菅直人総理は23日、沖縄全戦没者追悼式に臨み、「いつの時代も、人間の尊厳と生命を守ることこそ政治の任務であることをこの場で心に刻んでいます」と述べるとともに「本土復帰から39年が過ぎたにもかかわらず、沖縄だけ(米軍基地が集中し)負担軽減が遅れていることは慙愧に堪えない。今後、米軍基地に関わる沖縄の負担軽減と危険性の除去への取組に最大限努力する」とあいさつした。
しかし、在日米軍普天間飛行場の移設問題では沖縄県内の名護市辺野古にV字型に2本の滑走路を造ることが今月開かれた日米両国の外務、防衛閣僚協議で正式に合意し、できるだけ早い時期での実現へ動き出すこととなった。民主党政権が誕生した中での大きな公約であった「少なくとも県外移転」という沖縄県民の期待や思いは完全に反故にされた。

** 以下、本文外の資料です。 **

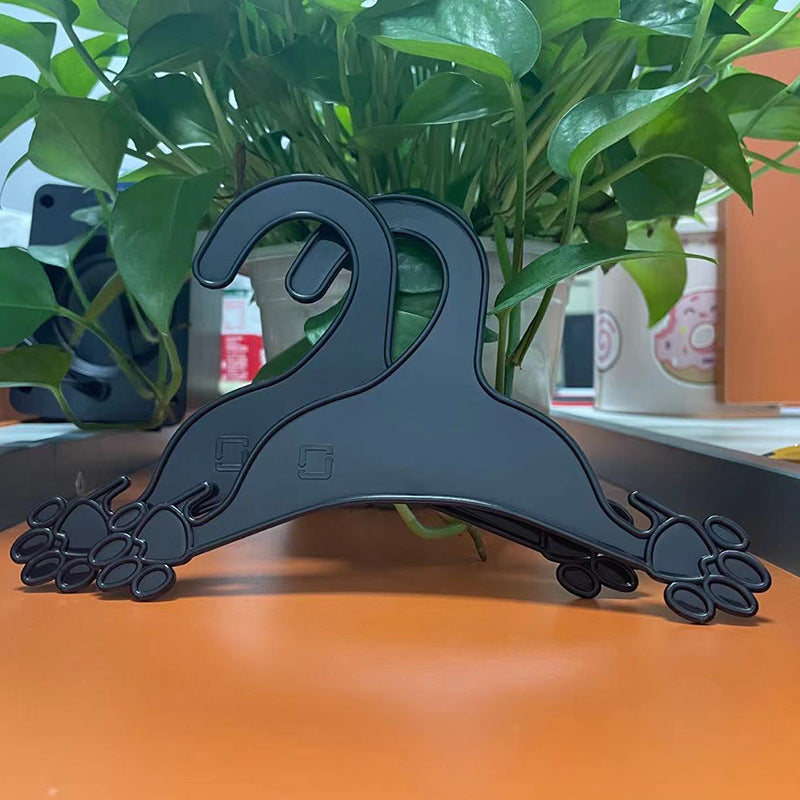 Plastic clothing hanger in dog paw shape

菅総理は「沖縄振興計画の総仕上げをしっかり行っていく。また、沖縄の優位性や潜在力を最大限に生かし、沖縄の自立的発展のみならず、我が国及びアジア太平洋地域の発展に寄与しうる新たな沖縄振興策に取り組んでいきたいと思う。一括交付金、県が主体となる計画への支援、跡地利用に関する法律の制定、出先機関の見直しなど、様々な制度について、地元の方々の声に耳を傾けながら、これを実現していきたい」とあいさつの中で思いを述べた。その言葉がどこまで沖縄県民の心に響くかは、まさに政府の沖縄に対する今後の対応次第というほかない。